Rabbi Lesley Pearl, RRC ’25, said that nearly every class she had at RRC taught her how to read, confront and teach difficult texts, though she found this one particularly pertinent.
“The truth is that our texts are really difficult. To expect these texts to meet our contemporary sensibilities and concerns is setting us up for failure,” said Pearl. “This really brings me to why RRC was the right school for me. We’re taught that before we can think about today, we have to think about the past. We have to think about where we came from—the historical and cultural context of any given moment in time. Only with that in mind can we rightly ask how we might understand it today or how we might begin to reconstruct it.”

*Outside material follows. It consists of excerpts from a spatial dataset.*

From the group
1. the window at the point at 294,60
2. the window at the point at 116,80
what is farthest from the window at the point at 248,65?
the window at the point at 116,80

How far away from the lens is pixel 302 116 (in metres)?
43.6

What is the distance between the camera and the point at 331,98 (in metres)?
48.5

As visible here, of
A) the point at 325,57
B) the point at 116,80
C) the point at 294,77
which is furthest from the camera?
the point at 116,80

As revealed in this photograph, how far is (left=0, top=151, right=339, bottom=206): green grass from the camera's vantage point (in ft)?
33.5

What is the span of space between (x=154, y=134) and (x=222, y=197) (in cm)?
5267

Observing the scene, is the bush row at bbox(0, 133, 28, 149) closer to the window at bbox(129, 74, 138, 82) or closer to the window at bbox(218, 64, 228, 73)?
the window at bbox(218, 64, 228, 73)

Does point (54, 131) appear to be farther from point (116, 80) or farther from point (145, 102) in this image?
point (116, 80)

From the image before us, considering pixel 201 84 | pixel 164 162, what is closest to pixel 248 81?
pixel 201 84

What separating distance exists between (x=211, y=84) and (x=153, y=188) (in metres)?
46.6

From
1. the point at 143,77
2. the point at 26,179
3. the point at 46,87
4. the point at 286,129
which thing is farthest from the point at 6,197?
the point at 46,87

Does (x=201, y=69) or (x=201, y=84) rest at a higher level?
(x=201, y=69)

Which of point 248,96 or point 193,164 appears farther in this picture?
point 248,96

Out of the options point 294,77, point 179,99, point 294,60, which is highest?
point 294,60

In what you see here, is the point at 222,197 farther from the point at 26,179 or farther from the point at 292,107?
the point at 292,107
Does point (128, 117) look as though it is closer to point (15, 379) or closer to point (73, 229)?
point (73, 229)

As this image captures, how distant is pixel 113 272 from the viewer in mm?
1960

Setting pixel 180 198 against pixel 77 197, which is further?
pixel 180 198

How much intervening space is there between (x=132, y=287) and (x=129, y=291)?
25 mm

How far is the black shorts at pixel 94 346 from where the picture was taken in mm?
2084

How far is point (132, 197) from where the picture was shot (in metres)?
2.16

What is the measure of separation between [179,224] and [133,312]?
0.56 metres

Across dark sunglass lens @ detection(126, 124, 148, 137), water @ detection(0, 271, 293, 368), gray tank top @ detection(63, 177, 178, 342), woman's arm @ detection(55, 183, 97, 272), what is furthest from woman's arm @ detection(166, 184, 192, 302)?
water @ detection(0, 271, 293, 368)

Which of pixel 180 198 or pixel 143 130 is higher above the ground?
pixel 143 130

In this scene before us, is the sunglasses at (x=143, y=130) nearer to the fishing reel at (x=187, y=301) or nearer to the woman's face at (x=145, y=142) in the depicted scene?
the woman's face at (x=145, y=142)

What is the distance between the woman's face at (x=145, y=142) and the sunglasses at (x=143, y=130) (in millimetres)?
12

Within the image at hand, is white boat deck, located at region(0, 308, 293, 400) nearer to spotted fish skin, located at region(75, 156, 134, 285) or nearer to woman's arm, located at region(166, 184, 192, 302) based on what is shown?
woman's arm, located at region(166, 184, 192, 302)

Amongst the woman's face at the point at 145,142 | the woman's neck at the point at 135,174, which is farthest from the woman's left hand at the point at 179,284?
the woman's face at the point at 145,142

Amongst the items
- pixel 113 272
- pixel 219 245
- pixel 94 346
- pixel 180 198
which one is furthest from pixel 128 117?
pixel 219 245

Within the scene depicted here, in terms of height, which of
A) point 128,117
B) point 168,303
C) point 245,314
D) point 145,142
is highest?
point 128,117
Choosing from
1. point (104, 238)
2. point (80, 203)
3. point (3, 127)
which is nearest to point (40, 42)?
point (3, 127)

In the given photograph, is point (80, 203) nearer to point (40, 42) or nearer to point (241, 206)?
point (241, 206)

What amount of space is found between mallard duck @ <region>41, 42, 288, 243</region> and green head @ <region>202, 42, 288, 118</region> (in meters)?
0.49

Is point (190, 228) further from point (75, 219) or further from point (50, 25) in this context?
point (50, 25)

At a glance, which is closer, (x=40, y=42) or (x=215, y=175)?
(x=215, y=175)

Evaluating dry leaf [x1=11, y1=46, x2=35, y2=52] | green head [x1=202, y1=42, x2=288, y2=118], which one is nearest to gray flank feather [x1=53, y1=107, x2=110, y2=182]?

RRC student Leah Miller took Wasserman’s course immediately following a summer intensive examining RRC institutional history, stemming from the organization’s passage of a resolution calling for reparations. That class, which students took alongside lay Reconstructionist leaders, was part of a larger project that forthrightly examined the Reconstructionist Rabbinical College’s 1982 move from North Philadelphia to a nearby suburb.
In it, Miller thought about the ways it was and wasn’t productive to compare slavery as depicted in Jewish texts to American chattel slavery.
“How useful is it to be able to use our deeply rooted texts in order to learn about, engage with and not ignore the painful and the messy aspects of our tradition and of the world we live in?” asked Miller. “I’m choosing to, to link to this old thing that is that has pain in it. As a liberal rabbi, I need to, if not defend it, say something about my relationship to it.”
Wasserman is gratified with the kinds of questions her students are asking. In the future, she plans to teach the course or a similar one on different texts, and students’ questions and feedback will help her refine her approach.
“RRC doesn’t shy away from difficult conversations,” she said. “At the most basic level, having difficult conversations is part of spiritual growth.”